@@ -22,10 +22,259 @@
#include "qemu/range.h"
#include "sysemu/sysemu.h"
#include "exec/memory.h"
+#include "qemu/queue.h"
#include "hw/sysbus.h"
#include "trace.h"
#include "hw/platform-bus.h"
+static void vfio_intp_interrupt(VFIOINTp *intp);
+typedef void (*eventfd_user_side_handler_t)(VFIOINTp *intp);
+static int vfio_set_trigger_eventfd(VFIOINTp *intp,
+ eventfd_user_side_handler_t handler);
+
+/*
+ * Functions only used when eventfd are handled on user-side
+ * ie. without irqfd
+ */
+
+/**
+ * vfio_platform_eoi - IRQ completion routine
+ * @vbasedev: the VFIO device
+ *
+ * de-asserts the active virtual IRQ and unmask the physical IRQ
+ * (masked by the VFIO driver). Handle pending IRQs if any.
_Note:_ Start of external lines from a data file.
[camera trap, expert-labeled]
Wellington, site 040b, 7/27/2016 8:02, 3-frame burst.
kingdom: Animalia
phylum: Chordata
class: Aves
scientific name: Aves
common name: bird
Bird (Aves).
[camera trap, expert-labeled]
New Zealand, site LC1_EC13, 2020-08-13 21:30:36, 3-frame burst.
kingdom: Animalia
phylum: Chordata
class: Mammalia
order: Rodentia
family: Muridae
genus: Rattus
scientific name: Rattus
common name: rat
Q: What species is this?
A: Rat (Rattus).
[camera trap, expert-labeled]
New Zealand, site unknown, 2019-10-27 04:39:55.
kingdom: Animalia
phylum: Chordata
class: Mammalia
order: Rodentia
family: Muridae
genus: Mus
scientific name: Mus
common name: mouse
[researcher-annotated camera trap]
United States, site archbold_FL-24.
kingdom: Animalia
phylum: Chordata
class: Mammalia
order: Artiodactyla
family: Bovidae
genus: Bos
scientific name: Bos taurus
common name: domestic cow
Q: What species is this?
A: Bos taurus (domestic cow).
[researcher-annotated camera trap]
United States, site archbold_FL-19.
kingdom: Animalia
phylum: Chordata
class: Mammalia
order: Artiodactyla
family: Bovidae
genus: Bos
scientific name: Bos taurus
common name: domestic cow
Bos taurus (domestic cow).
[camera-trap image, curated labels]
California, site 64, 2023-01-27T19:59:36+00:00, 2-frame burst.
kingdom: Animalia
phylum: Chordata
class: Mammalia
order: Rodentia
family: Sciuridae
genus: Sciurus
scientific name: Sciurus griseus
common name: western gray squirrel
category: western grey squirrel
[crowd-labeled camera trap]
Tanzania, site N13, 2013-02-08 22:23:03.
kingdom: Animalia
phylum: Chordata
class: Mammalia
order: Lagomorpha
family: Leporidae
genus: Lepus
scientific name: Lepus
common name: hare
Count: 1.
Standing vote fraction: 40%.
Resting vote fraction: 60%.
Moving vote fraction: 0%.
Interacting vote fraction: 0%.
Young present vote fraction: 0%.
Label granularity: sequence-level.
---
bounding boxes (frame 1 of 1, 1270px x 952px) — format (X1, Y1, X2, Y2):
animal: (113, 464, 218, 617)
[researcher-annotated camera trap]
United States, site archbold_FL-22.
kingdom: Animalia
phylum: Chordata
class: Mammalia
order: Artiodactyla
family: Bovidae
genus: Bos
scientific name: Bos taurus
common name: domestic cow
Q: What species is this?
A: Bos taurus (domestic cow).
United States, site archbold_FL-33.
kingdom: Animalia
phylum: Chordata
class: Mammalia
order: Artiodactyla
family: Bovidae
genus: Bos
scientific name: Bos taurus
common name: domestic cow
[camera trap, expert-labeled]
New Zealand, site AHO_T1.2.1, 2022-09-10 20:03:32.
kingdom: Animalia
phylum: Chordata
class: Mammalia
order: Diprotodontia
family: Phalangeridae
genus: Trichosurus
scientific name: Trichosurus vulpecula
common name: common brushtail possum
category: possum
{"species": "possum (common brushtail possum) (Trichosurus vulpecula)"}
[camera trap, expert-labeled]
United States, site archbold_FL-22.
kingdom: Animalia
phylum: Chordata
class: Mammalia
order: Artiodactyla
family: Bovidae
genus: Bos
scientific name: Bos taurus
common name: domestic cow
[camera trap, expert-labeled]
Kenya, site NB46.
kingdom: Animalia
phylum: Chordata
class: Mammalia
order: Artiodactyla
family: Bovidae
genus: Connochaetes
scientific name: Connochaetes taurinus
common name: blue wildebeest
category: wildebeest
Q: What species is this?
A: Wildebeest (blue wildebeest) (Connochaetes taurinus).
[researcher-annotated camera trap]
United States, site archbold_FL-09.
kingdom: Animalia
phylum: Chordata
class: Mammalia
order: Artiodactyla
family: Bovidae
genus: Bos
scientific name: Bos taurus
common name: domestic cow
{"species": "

+ * eoi function is called on the first access to any MMIO region
+ * after an IRQ was triggered. It is assumed this access corresponds
+ * to the IRQ status register reset. With such a mechanism, a single
+ * IRQ can be handled at a time since there is no way to know which
+ * IRQ was completed by the guest (we would need additional details
+ * about the IRQ status register mask)
+ */
+static void vfio_platform_eoi(VFIODevice *vbasedev)
+{
+ VFIOINTp *intp;
+ VFIOPlatformDevice *vdev =
+ container_of(vbasedev, VFIOPlatformDevice, vbasedev);
+
+ qemu_mutex_lock(&vdev->intp_mutex);
+ QLIST_FOREACH(intp, &vdev->intp_list, next) {
+ if (intp->state == VFIO_IRQ_ACTIVE) {
+ trace_vfio_platform_eoi(intp->pin,
+ event_notifier_get_fd(&intp->interrupt));
+ intp->state = VFIO_IRQ_INACTIVE;
+
+ /* deassert the virtual IRQ and unmask physical one */
+ qemu_set_irq(intp->qemuirq, 0);
+ vfio_unmask_single_irqindex(vbasedev, intp->pin);
+
+ /* a single IRQ can be active at a time */
+ break;
+ }
+ }
+ /* in case there are pending IRQs, handle them one at a time */
+ if (!QSIMPLEQ_EMPTY(&vdev->pending_intp_queue)) {
+ intp = QSIMPLEQ_FIRST(&vdev->pending_intp_queue);
+ trace_vfio_platform_eoi_handle_pending(intp->pin);
+ qemu_mutex_unlock(&vdev->intp_mutex);
+ vfio_intp_interrupt(intp);
+ qemu_mutex_lock(&vdev->intp_mutex);
+ QSIMPLEQ_REMOVE_HEAD(&vdev->pending_intp_queue, pqnext);
+ qemu_mutex_unlock(&vdev->intp_mutex);
+ } else {
+ qemu_mutex_unlock(&vdev->intp_mutex);
+ }
+}
+
+/**
+ * vfio_mmap_set_enabled - enable/disable the fast path mode
+ * @vdev: the VFIO platform device
+ * @enabled: the target mmap state
+ *
+ * true ~ fast path = MMIO region is mmaped (no KVM TRAP)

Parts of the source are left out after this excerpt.